The price of crude oil is down some 8 percent since August 1. What the oil patch and every oil trader knows, one of the quickest ways to turn around this tumble is the drama of a good old fashioned hurricane in the Gulf of Mexico wending its way toward the Texas and Louisiana coasts. And Shazam! Here comes Hurricane Dean!
Hurricane Dean's every little ripple will be reported by the oil industry flacks and their willing mouthpieces in the media. The crescendo of ominous events will be forecast and analyzed, all with a unanimity of purpose leading to higher and higher oil prices. Whether the storm actually hits or not, one thing is sure. The mere specter of the event will have the oil industry and the oil trading community cheering, "Go Big Dean, Go".

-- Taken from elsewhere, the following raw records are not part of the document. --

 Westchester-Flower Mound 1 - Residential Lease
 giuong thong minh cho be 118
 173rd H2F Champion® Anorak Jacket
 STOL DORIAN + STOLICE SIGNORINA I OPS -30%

A worst case scenario, should Dean gather momentum and do real damage, would be a temporary curtaiment of 2 to 3 million barrels a day, and that probably is a very big stretch. A dislocation of this magnitude for 30 days would be extraordinary. Daily production stoppages would rapidly diminish, so that by the end of 30 days they would be far less than those indicated, if at all.

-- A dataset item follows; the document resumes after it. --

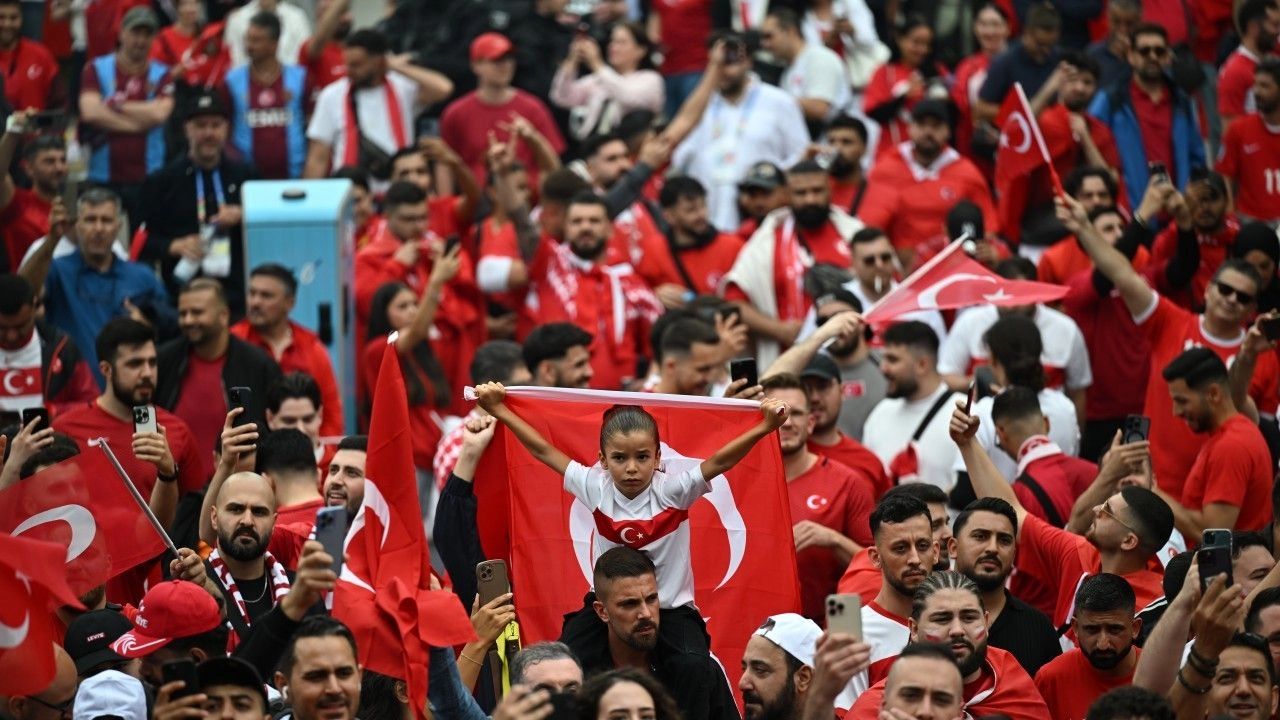 EURO 2024'te Türkiye- Avusturya maçı öncesi kritik açıklamalar!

And a very important point is that this is a temporary loss of production, not a loss of oil. The oil is simply not produced, remaining in the well to be pumped at a later date. And that is key.
Please remember we have some 740 million barrels of oil in our Strategic Petroleum Reserve (SPR), bought and paid for with American tax dollars. Therefore, would it not be great good sense to make the reserve available to the marketplace during these temporary emergencies in order to stabilize the market?
Were the Department of Energy truly interested in the general good, they would immediately announce that the Strategic Petroleum Reserve would be made available should Hurricane Dean cause any shortfall of oil production. After all, is there a significant difference if the oil is stored in a salt dome in Texas as opposed to remaining in a well located in American territorial waters or on the mainland, and available to be pumped later?
Thereby the SPR would be neutralizing any negative impact, psychological or otherwise that the oil interests could muster to scare us into ever higher prices. But you see here's the catch, our Department of Energy has the oil industry's interests at heart, first and foremost. The rest of us come a very distant second. To use the SPR to stabilize market conditions is something the Depatment does only with the greatest reluctance. This, even if it is in the nation's economic interest but happens to be in conflict with the oil industry's ongoing march to ever higher prices.
Can you hear the oil patch cheering in the distance, "Hurricane Dean, we're with you all the way".
Meanwhile, the rest of us should get ourselves ready to shell (pun intended) out more at the pump.